Review: ‘Uprooting Addiction,’ starring Dr. Gabor Maté, Hope Payson, Daryl McGraw, Rob Funkauser, Kaytlin Coon, Mark Jenkins and Chuck Bascetta

May 2, 2021

by Carla Hay

Kaytlin Coon (center) and Pete Volkmann (far right) in “Uprooting Addiction” (Photo courtesy of First Run Features)

“Uprooting Addiction”

Directed by Tory Estern Jadow

Culture Representation: Taking place in Connecticut and New York state, the documentary “Uprooting Addiciton” features a predominantly white group of people (with some African Americans) discussing how childhood traumas are linked to addictions, specifically drug and alcohol addcitions.

Culture Clash: The addiction experts and people in addiction recovery say that addiction treatments are not effective unless these addicts in recovery addresses these traumas.

Culture Audience: “Uprooting Addiction” will appeal primarily to people who are interested in documentaries that address addiction issues, but this documentary doesn’t reveal anything new and it’s too unfocused to leave much of an impact.

Mark Jenkins (third from left) and Greater Hartford Harm Reduction Center workers in “Uprooting Addiction” (Photo courtesy of First Run Features)

Even though it has good intentions, the documentary “Uprooting Addiction” takes a simple concept (treating substance addiction requires confronting childhood trauma) and squanders it by veering off-subject too many times. The movie is a little too limited in its scope, because it’s advertised as a documentary about the drug addicition epidemic in the U.S., but “Uprooting Addiction” only covers programs in Connecticut and New York state. “Uprooting Addiction” is only 64 minutes long, but viewers will learn more about addiction and recovery by watching any episode of “Intervention.” (The epilogue and end credits of “Uprooting Addiction” have a song from Darlingside called “Hold Your Head Up High,” which is the type of folksy acoustic guitar music with a male singer that’s very similar to The Davenports song “Five Steps,” which can be heard during the epiologue and end credits for “Intervention.”)

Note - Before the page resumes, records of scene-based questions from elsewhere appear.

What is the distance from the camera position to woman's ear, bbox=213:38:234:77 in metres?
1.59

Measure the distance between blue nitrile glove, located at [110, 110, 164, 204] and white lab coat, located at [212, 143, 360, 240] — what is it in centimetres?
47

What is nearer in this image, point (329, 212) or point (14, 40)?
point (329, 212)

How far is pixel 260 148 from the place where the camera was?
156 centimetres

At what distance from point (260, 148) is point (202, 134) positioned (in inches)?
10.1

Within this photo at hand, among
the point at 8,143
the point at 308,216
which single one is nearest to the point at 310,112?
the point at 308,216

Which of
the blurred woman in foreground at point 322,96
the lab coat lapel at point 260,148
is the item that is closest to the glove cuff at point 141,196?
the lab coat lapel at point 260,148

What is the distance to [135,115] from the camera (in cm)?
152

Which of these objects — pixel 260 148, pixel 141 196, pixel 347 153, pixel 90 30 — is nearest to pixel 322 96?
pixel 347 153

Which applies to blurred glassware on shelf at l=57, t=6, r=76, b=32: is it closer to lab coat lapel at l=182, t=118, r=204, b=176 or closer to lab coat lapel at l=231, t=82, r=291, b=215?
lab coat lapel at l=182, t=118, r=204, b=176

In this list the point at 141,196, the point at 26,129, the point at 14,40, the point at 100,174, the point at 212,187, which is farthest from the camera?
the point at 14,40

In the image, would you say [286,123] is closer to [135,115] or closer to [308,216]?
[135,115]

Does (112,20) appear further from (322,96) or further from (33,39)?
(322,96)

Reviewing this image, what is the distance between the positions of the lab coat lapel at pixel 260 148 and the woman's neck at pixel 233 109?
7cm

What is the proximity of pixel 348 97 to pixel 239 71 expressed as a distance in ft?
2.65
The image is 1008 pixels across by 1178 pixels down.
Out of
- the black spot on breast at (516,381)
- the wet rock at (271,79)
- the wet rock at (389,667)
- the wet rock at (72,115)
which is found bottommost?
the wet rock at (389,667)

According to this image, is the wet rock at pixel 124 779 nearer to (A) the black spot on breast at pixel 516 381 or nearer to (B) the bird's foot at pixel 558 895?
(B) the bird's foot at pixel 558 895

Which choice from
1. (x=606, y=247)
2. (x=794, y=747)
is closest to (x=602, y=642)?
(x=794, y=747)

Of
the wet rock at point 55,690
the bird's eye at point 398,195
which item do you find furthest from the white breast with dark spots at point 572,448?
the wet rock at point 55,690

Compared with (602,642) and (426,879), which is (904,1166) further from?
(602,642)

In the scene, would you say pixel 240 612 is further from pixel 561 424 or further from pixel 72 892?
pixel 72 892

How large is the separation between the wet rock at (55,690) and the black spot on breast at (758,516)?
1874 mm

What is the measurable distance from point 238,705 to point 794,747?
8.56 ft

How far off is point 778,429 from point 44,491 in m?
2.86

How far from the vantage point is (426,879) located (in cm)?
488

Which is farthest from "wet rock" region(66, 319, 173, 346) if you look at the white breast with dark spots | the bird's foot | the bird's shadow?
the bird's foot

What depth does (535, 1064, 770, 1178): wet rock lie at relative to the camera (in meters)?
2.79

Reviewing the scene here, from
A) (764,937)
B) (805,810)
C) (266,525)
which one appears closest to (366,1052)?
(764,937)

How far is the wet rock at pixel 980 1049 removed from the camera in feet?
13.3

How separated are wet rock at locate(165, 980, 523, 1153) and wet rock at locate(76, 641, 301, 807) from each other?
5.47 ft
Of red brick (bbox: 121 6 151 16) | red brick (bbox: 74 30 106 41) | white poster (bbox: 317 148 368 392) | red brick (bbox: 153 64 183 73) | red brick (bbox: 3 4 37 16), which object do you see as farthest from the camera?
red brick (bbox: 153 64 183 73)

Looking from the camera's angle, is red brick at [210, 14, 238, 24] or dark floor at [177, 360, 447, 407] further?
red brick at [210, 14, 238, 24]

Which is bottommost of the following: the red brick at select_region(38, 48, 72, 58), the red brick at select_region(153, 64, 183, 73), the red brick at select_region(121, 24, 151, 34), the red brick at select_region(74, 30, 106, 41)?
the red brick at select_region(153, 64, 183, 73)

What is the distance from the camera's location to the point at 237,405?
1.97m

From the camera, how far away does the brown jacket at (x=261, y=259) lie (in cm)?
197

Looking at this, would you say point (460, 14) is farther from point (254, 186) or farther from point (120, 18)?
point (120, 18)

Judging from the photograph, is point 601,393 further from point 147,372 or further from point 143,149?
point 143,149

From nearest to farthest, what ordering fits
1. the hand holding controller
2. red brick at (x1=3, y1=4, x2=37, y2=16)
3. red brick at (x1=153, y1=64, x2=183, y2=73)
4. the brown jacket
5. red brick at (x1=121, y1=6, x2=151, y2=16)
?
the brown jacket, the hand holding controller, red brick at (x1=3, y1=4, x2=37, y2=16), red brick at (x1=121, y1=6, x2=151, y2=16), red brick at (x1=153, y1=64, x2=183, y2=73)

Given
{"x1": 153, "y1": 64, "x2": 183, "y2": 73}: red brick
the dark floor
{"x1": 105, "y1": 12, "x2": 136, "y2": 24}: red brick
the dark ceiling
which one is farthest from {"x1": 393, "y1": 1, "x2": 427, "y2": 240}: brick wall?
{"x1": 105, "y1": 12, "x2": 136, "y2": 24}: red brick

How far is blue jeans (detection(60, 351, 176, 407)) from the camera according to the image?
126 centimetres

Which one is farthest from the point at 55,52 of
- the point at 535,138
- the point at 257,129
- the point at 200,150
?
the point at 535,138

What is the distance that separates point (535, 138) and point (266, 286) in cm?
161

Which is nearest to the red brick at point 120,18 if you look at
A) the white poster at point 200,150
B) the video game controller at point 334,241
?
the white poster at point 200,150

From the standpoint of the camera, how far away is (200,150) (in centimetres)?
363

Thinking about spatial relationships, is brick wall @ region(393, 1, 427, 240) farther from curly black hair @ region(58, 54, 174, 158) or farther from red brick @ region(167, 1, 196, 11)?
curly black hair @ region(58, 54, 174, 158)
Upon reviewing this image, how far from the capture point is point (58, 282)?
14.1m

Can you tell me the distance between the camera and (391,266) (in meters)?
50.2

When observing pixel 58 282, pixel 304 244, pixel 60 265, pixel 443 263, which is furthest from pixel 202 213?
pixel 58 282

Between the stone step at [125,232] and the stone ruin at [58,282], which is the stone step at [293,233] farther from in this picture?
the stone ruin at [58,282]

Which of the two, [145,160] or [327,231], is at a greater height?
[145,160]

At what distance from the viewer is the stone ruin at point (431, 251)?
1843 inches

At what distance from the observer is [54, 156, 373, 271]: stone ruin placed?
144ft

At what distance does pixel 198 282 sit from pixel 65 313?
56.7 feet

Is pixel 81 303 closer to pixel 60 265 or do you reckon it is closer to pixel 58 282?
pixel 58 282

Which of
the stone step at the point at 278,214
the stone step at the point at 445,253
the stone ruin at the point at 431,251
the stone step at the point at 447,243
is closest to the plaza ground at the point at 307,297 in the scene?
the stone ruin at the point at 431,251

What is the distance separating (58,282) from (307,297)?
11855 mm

Directed by Tory Estern Jadow, “Uprooting Addiction” has the expected mix of interviews with licensed addiction experts and people in recovery. Some of the experts are also recovering addicts. Unfortunately, there’s nothing new that is said about addiction that hasn’t already been said in a docuseries such as “Intervention” or in other documentary films about people who get treatment for drug addiction.

“Uprooting Addiction” begins with Dr. Gabor Maté, a well-known addiction specialist, making this comment: “All addictions are rooted in trauma. I didn’t say that all traumatized persons will be addicted. But all addicted people are traumatized, whether they realize it or not.” You know what’s coming next: Footage of people in group therapy and in individual interviews telling their sob stories from their childhood.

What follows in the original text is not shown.